1) Não espere o medicamento acabar para visitar seu médico e dar continuidade ao tratamento.

3) Não suspenda o tratamento sem orientação e acompanhamento de seu médico.

            2. Os antidepressivos vão alterar minha personalidade ou meu jeito de ser?

              Não. Os antidepressivos não induzem mudança na personalidade ou identidade dos pacientes. Você não vai se tornar outra pessoa ou uma pessoa "diferente" por estar tomando antidepressivos. O que pode acontecer é que volte a ser e agir da maneira que costumava ser antes de passar a sofrer de depressão. Em alguns casos pode ocorrer de o paciente sentir uma sensação de indiferença, muitas vezes descrita como não estar "nem triste nem feliz". Isso pode acontecer com algumas pessoas em relação a alguns tipos de antidepressivos, especialmente os que agem apenas sobre o sistema serotoninérgico. Nesse caso isso deve ser relatado e discutido com o médico assistente para que seja buscado um esquema terapêutico mais adequado, que muitas vezes pode incluir a troca de medicamento ou o uso de dois antidepressivos de classes distintas que tenham ação complementar. Não existe uma regra em relação isso, depende de cada caso em particular, pois as pessoas são diferentes umas das outras e apresentam respostas também diferentes a cada medicamento.

            4. Terei de tomar antidepressivos por toda a vida?

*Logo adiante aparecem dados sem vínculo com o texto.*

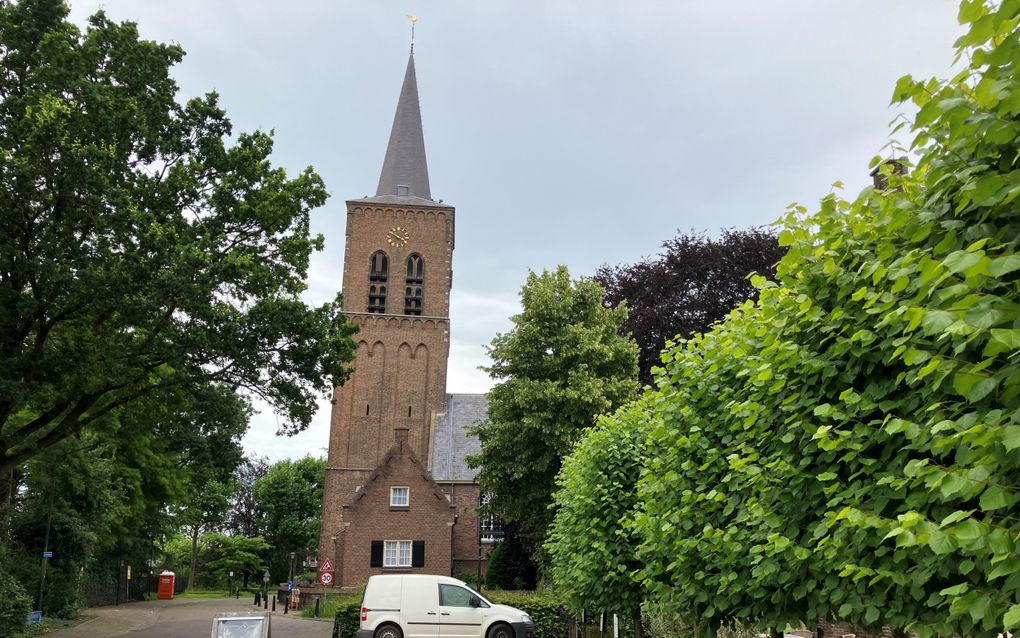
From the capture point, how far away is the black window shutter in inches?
1528

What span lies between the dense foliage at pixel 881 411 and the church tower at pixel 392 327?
39.3m

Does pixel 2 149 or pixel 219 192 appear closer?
pixel 2 149

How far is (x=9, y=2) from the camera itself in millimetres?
17375

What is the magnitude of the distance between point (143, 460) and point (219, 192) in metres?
24.0

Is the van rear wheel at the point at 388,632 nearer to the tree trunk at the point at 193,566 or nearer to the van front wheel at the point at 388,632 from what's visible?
the van front wheel at the point at 388,632

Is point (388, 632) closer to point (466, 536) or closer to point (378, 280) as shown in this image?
point (466, 536)

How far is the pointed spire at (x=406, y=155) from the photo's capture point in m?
52.2

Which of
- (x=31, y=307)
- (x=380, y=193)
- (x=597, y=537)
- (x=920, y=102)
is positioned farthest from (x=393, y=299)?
(x=920, y=102)

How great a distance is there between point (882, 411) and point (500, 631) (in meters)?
15.5

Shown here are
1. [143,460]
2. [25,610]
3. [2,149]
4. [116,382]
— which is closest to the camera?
[2,149]

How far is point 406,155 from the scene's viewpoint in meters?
52.9

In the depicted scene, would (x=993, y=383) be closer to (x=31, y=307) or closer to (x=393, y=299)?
(x=31, y=307)

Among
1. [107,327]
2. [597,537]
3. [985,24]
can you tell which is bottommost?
[597,537]

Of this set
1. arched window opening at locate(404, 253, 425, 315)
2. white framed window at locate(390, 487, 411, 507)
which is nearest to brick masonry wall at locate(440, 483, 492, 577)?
white framed window at locate(390, 487, 411, 507)
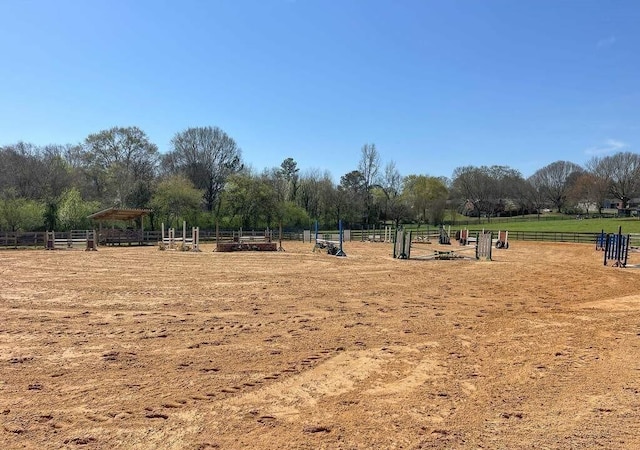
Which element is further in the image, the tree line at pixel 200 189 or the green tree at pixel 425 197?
the green tree at pixel 425 197

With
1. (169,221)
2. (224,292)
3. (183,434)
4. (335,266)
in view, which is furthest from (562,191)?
(183,434)

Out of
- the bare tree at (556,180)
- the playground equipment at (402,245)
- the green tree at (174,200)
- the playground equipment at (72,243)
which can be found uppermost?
the bare tree at (556,180)

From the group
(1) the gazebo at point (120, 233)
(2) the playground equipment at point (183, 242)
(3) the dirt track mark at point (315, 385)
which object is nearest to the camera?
(3) the dirt track mark at point (315, 385)

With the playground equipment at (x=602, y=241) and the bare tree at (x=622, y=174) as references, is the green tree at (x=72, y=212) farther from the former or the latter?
the bare tree at (x=622, y=174)

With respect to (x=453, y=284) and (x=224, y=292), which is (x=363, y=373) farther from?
(x=453, y=284)

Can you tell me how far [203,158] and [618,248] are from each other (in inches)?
1971

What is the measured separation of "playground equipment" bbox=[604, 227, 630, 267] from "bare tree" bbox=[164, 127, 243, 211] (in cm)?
4645

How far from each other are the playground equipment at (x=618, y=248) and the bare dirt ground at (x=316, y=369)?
10910mm

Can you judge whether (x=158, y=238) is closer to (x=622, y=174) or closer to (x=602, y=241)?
(x=602, y=241)

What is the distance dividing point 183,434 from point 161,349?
3169mm

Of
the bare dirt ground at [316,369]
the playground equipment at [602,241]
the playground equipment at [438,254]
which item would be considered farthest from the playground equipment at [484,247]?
the bare dirt ground at [316,369]

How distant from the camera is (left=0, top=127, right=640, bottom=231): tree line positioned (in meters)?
46.6

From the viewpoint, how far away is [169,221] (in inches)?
2090

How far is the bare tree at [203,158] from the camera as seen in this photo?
2368 inches
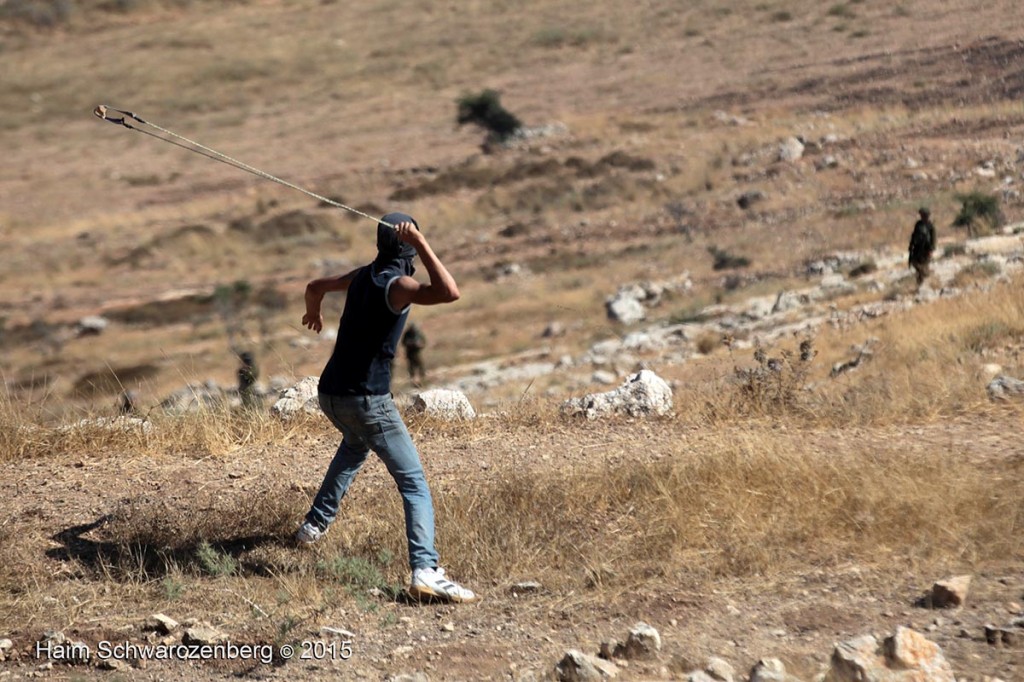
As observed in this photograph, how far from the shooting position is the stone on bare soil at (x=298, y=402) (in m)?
7.15

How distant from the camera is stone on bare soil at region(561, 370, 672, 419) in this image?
7.13 metres

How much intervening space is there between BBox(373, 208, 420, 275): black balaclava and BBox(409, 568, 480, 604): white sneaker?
1.13m

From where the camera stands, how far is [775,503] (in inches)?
209

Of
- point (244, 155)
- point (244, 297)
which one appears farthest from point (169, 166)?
point (244, 297)

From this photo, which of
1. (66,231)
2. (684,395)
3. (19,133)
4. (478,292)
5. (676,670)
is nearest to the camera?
(676,670)

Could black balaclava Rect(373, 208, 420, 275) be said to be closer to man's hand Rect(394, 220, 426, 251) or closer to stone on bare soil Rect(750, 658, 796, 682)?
man's hand Rect(394, 220, 426, 251)

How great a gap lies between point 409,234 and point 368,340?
435 mm

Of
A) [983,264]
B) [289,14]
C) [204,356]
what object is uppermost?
[289,14]

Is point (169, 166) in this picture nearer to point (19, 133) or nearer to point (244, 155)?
point (244, 155)

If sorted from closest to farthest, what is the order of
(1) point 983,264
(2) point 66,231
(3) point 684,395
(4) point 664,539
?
(4) point 664,539 → (3) point 684,395 → (1) point 983,264 → (2) point 66,231

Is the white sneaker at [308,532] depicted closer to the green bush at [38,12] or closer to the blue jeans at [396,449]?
the blue jeans at [396,449]

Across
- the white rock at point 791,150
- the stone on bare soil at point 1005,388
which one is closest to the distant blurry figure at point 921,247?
the stone on bare soil at point 1005,388

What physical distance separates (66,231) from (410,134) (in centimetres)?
1429

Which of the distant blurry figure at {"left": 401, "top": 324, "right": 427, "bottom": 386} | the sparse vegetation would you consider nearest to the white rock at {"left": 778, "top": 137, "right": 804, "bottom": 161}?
the sparse vegetation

              O objetivo do tratamento sempre é a remissão completa, ou seja, a eliminação total dos sintomas de depressão de modo que a pessoa retorne ao seu estado normal o mais rápidamente possível. O tempo que vai levar para isso acontecer depende de cada caso. Os antidepressivos de modo geral não apresentam uma resposta imediata, levando, em média uma ou duas semanas para começar a agir, sendo que alcançam pico de ação após um ou dois meses. Normalmente o médico inicia com dosagens mais baixas e vai aumentando gradativamente até alcançar a dose eficaz para cada paciente, levando em conta também a tolerância em relação aos possíveis efeitos colaterais. Normalmente o tratamento precisa ser mantido por um período de seis a doze meses antes de iniciar a retirada. Como a depressão pode ser do tipo recorrente, muitas vezes pode retornar algum tempo após a interrupção, tornando necessária a retomada do uso da medicação. Alguns casos mais graves, que se tornam crônicos, podem necessitar uso de medicação por muitos anos ou até mesmo por toda a vida. O mais importante para prevenir esse tipo de coisa é que o tratamento seja iniciado o mais precocemente possível e seja mantido pelo tempo mínimo necessário para a remissão completa. Muitas vezes a demora em buscar ajuda médica ou a interrupção precoce do tratamento sem orientação do médico ou o uso em dose subclínica, abaixo da necessária para a remissão completa, são fatores que podem levar à cronificação.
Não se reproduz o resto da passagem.